Does New Breach Law Have Teeth?WA Tries to Help Banking Institutions Recoup Costs from Card Hacks
HB 1149, which takes effect on July 1, is intended in part to help banking institutions recover costs of a card breach from a merchant or related service provider The two other states with data breach statutes that use PCI standards as a measure are Minnesota and Nevada.
But while state and national banking associations hail HB 1149 as a victory for banks and credit unions that have spent millions cleaning up after merchant and processor breaches, one legal expert cautions: The tough new standard may be even tougher to enforce.
"It is only a victory against those merchants who are completely absent in PCI security," says David Navetta, an attorney specializing in security and privacy law.
Inside HB 1149
On its face, this new legislation appears to be a real win for financial institutions, stating:
- Any business that processes more than 6 million debit or credit transactions per year is liable when it fails to exercise reasonable care through encryption of account information.
- Vendors such as data processors are liable for damages due to a defect in the vendor's software or equipment related to the encryption if the defect caused the breach.
- Financial institutions may recoup from businesses or vendors reasonable actual costs of reissuing cards to Washington residents affected by a data breach.

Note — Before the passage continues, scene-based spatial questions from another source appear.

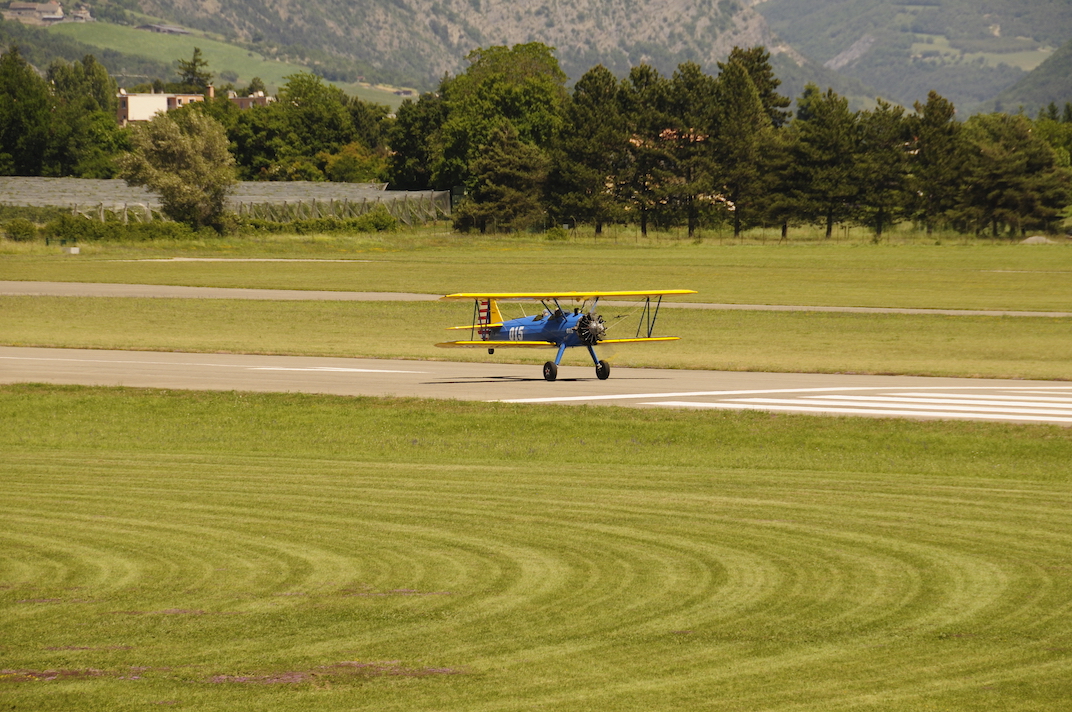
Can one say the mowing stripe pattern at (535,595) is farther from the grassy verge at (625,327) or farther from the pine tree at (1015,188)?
the pine tree at (1015,188)

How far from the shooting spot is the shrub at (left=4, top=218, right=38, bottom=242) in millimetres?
101000

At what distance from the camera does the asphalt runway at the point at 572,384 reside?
2662 centimetres

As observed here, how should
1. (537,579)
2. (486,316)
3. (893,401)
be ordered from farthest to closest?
(486,316), (893,401), (537,579)

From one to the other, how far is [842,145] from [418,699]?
127m

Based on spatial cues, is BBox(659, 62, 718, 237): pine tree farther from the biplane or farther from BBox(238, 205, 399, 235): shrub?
the biplane

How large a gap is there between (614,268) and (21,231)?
52615 mm

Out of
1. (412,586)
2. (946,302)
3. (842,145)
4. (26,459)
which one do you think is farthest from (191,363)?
(842,145)

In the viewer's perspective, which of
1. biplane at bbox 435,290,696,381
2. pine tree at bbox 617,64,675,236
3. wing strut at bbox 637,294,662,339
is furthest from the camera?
pine tree at bbox 617,64,675,236

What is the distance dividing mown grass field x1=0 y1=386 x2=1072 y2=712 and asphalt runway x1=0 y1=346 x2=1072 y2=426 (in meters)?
4.90

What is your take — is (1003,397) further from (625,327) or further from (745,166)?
(745,166)

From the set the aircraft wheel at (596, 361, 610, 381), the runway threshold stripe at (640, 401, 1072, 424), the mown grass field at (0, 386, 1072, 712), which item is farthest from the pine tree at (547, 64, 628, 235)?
the mown grass field at (0, 386, 1072, 712)

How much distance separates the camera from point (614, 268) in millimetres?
81562

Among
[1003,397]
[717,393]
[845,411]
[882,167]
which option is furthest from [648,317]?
[882,167]

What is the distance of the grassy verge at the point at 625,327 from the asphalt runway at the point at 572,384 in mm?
2054
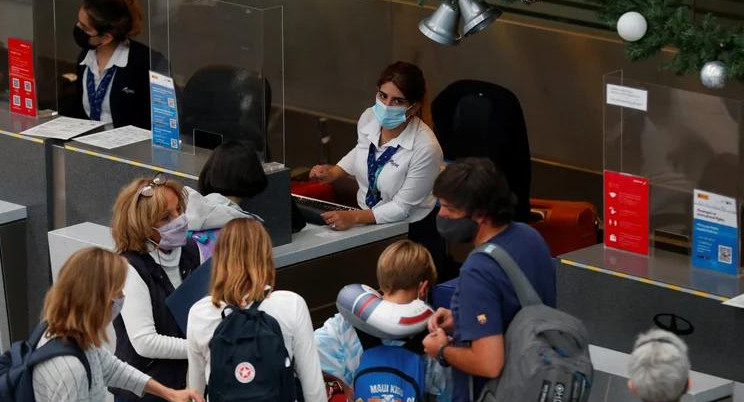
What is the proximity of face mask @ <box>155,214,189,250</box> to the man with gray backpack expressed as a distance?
1.12 metres

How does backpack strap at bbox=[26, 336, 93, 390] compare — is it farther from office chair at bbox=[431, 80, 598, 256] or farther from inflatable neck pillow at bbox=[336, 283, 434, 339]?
office chair at bbox=[431, 80, 598, 256]

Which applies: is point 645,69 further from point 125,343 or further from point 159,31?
point 125,343

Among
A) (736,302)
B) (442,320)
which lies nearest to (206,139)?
(442,320)

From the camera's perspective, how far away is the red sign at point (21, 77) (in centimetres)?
805

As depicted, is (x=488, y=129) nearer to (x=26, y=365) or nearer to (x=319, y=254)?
(x=319, y=254)

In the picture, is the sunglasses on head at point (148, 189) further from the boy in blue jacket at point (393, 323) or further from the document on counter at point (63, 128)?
the document on counter at point (63, 128)

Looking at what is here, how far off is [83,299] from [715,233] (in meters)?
2.68

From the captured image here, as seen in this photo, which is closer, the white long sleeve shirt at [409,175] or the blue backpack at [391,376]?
the blue backpack at [391,376]

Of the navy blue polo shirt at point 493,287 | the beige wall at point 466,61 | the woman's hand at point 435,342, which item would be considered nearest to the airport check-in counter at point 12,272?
the beige wall at point 466,61

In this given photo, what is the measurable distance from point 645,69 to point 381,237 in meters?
3.22

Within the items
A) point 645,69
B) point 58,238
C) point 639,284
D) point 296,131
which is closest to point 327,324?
point 639,284

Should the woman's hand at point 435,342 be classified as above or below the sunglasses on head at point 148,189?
below

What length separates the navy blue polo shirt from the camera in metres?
4.75

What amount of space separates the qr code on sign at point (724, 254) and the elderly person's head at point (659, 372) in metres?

But according to Navetta, the law provides only a narrow field of possible recovery. Businesses are immune from action when the information they process is encrypted and the business itself is certified PCI compliant, Navetta says. "A lot of the smaller banks were looking for something like this, as their only way to recoup their losses now is through the credit card companies."
HB 1149 has safe harbor provisions for businesses that can show they are PCI compliant., Navetta says. "It will really catch those companies that have so far been scoffing at PCI."
Liability provisions will apply only if the [business] hasn't validated compliance. "As long as they've gone through the motions, filed a self-assessment questionnaire regarding PCI-DSS compliance, they're covered," he says.
Under HB 1149, a "Regulated Entity" is considered compliant if it was validated by an annual security assessment, as long as an assessment took place no more than one year prior to the time of the breach. With all of the "loop holes" being offered in the Safe Harbor provision for merchants, Navetta says this law doesn't have any real teeth for enforcement. "Except for the biggest scofflaws who have done nothing," he says. "They will be the ones that would be affected by this law."
Banking Associations: "Appreciative"
Washington credit unions lobbied hard for HB 1149 and are pleased to see it is now law, says John Annaloro, head of the Washington Credit Union League. "Washington credit unions have spent millions of dollars cleaning up the mess left by merchants and data processors when large-scale data compromises occur," Annaloro says. "The private financial information these third-party processors hold has too often been negligently stored or transmitted. Credit and debit card fraud can be the result. This new law thoughtfully addresses that responsibility by placing recovery costs back on the negligent party."
According to Doug Johnson, Vice President of Risk Management Policy at the American Bankers Association, financial institutions -- especially community banks -- "are appreciative of anything that allows them to recoup card costs and fraud losses when there is a breach."
Does this new law serve as a wake-up call for merchants and processors?
"I think the financial services industry would welcome anything that causes retailers to wake up and heighten their security posture to the financial services industry standards," Johnson says. "Banks know that they're only as strong as their weakest link, and based on past events, retailers have been that weak link in the security chain."